Sesc SP

postado em 18/03/2015

Eduardo Coutinho, 7 de Outubro

Carlos Nader e Eduardo Coutinho durante as filmagens do documentário
Carlos Nader e Eduardo Coutinho durante as filmagens do documentário

"Ser ouvido é ser legitimado em sua mediocridade"

Provavelmente, nunca se ouviu tanto a voz de Eduardo Coutinho como no filme de Carlos Nader, "Eduardo Coutinho, 7 de outubro". Na posição de entrevistado, o cineasta dá pistas para construção de um personagem além da prática que o consagrou: trata-se de uma pessoa generosa num ofício que, costumeiramente, busca legitimação através de uma voz própria transposta noutros dispositivos (um roteiro, uma atuação). Coutinho sabia ouvir - são dele as aspas que abrem este texto.
 

 

7 de outubro é o espaço de um dia, tempo disponível para Nader inverter os papéis com Coutinho, numa entrevista cuja captação de imagem e som é feita pela equipe que acompanhou Coutinho em diversos projetos - está ali, exposto, à frente da câmera de Jacques Cheuiche, tendo sua voz captada por Valeria Ferro. Nader, no entanto, não abriu mão de uma outra câmera, um outro ponto de vista ao filmar o mestre. O contraplano está ali, mostrando toda a equipe, como se validasse a proximidade do encontro e o calor do depoimento de Coutinho.

Por sua vez, o entrevistado também embarca em deliciosas contradições, como "odeio a profundidade, essa coisa dos alemães... eu gosto do lixo!" para depois enxergar Walter Benjamin e sua "queda adâmica da linguagem" ao se deparar com as imagens de um velho filmado por ele em "O Fim e o Princípio". Está claro que Coutinho entendia que "a linguagem humana encontra-se na situação limite de ter que expressar aquilo que não se dá, totalmente, à expressão", como pontuou o filósofo alemão. Para além disso, entendia que o "infinito exercício expressivo" sob o qual tencionamos a linguagem, constitui a essência espiritual do homem. Seus filmes, seu jeito de filmar, sua fala neste filme de Carlos Nader corroboram isso.

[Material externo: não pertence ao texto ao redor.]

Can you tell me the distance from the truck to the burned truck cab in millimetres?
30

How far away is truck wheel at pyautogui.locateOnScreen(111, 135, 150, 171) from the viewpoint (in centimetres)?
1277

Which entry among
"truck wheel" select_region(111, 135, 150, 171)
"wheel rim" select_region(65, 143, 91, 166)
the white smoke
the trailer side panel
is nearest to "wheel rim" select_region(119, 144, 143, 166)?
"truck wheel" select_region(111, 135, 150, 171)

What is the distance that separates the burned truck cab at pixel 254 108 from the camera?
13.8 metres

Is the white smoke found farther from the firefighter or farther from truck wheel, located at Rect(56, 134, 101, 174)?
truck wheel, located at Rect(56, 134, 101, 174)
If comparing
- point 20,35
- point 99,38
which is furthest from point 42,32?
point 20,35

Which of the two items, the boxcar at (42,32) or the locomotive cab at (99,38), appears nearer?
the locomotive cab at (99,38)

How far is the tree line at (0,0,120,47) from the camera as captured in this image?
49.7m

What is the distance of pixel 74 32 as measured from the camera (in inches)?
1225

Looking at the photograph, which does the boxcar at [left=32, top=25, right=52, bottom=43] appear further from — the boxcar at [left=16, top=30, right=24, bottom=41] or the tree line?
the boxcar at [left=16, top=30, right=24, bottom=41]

O próprio Nader se aproxima de Coutinho - além da devoção - neste sentido: para ele, seus filmes "privilegiam a experiência, não no sentido de uma experiência de linguagem, como se a linguagem fosse algo apartado de você mesmo - a linguagem é o que constitui a gente. A gente é linguagem". Em seu "Homem Comum", vencedor do "É Tudo Verdade" de 2014, Nader acompanhou o caminhoneiro Nilson de Paula por 20 anos. Em dado momento, diz "Nilsão, nós, eu e você, precisamos desse filme pra sobreviver... Poderia ser só mais uma entrevista, mas não é".

A discrepância com o "método" de Coutinho - que dizia "ou acontece em 30 minutos ou não vai acontecer em 3 horas" e "não entrevisto pessoas que me são próximas" - está escancarada na fala de Nader. Entretanto, Coutinho dizia que nunca quis fazer filmes por temas, mas sim porque acreditava que só ele queria fazer determinado filme no mundo. Mais, só ele poderia fazer tal filme no mundo. A necessidade da experiência parece, de certa forma, unir ambos cineastas.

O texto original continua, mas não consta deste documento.